The data collection instructions come into effect when the soldiers are in sensitive locations from a security point of view, such as crossroads or streets where Palestinians have carried out resistance operations. “Some of the soldiers feel that this activity, when directed at Palestinians, is against their conscience,” said Haaretz. “After the soldiers’ appeal the commanders responded with a clarification, reiterating the original directive.”
Soldiers who were tasked with this mission explained that, “The directive stems from a competition in Central Command for the most uploads to the system, and that it is important to the commanders to show their strength to the Central Command top brass [senior officers].”
An army spokesman claimed that the instructions were issued in the context of combating terrorism, and that the IDF is carrying out field security and intelligence operations.

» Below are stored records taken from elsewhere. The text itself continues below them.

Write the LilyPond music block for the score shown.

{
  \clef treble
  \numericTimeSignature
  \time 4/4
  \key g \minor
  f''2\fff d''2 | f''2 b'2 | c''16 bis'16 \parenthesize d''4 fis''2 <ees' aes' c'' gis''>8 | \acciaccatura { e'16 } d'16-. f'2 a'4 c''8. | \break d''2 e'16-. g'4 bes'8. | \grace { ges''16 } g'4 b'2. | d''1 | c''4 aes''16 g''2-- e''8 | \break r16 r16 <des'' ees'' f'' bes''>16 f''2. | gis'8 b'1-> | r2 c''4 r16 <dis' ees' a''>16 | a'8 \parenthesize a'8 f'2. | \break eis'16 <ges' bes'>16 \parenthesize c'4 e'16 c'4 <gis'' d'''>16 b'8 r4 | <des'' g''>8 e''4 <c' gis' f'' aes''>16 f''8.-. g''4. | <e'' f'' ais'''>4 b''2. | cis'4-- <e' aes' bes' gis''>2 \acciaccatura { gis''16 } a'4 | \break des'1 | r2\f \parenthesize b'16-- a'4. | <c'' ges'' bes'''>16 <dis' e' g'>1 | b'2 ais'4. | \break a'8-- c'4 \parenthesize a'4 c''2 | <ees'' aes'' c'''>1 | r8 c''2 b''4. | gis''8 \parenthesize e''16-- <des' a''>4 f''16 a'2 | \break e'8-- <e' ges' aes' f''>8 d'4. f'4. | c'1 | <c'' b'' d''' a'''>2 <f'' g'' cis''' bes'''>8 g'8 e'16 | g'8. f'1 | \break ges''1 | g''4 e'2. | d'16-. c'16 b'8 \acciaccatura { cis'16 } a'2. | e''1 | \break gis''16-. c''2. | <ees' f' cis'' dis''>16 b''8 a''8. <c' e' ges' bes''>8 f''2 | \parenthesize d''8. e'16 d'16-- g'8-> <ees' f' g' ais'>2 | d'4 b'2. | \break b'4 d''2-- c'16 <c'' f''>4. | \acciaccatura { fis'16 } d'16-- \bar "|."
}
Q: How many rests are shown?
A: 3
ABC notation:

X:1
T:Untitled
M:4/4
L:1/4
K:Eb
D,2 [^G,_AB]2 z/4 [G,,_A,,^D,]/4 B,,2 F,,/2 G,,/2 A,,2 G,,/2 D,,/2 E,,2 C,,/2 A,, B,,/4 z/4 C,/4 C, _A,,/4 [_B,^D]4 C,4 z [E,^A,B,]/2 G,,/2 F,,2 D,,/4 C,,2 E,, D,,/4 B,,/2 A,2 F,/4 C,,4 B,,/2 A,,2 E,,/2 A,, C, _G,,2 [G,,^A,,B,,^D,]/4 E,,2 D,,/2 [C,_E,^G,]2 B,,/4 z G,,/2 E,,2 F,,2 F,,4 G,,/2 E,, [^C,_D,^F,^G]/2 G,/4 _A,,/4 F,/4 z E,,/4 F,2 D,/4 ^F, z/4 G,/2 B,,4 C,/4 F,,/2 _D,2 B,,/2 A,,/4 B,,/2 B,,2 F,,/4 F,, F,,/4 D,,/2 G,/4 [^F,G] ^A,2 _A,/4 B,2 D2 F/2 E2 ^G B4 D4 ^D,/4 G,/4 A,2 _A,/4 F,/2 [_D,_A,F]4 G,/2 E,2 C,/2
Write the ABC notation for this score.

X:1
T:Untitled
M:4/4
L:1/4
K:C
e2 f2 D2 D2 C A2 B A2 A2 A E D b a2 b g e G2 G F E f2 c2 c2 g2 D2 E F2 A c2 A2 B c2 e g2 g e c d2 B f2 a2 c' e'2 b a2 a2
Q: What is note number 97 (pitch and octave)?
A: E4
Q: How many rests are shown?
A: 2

The Washington Post published a report on 11 November about the IDF’s extensive monitoring of Palestinians in the city of Hebron using facial recognition systems through a wide network of cameras and soldiers’ smart phones.
A video guide has also been issued which explains to soldiers how to document and link the faces of the Palestinians or their car number plates, in less than a second, even when the targets of this surveillance are wearing protective masks as part of the Covid-19 precautions.
However, the video exposes more Israeli practices that target human rights and the privacy of Palestinian individuals, and thus target the privacy and rights of Arab-Israeli citizens as well, if and when they are in the occupied West Bank.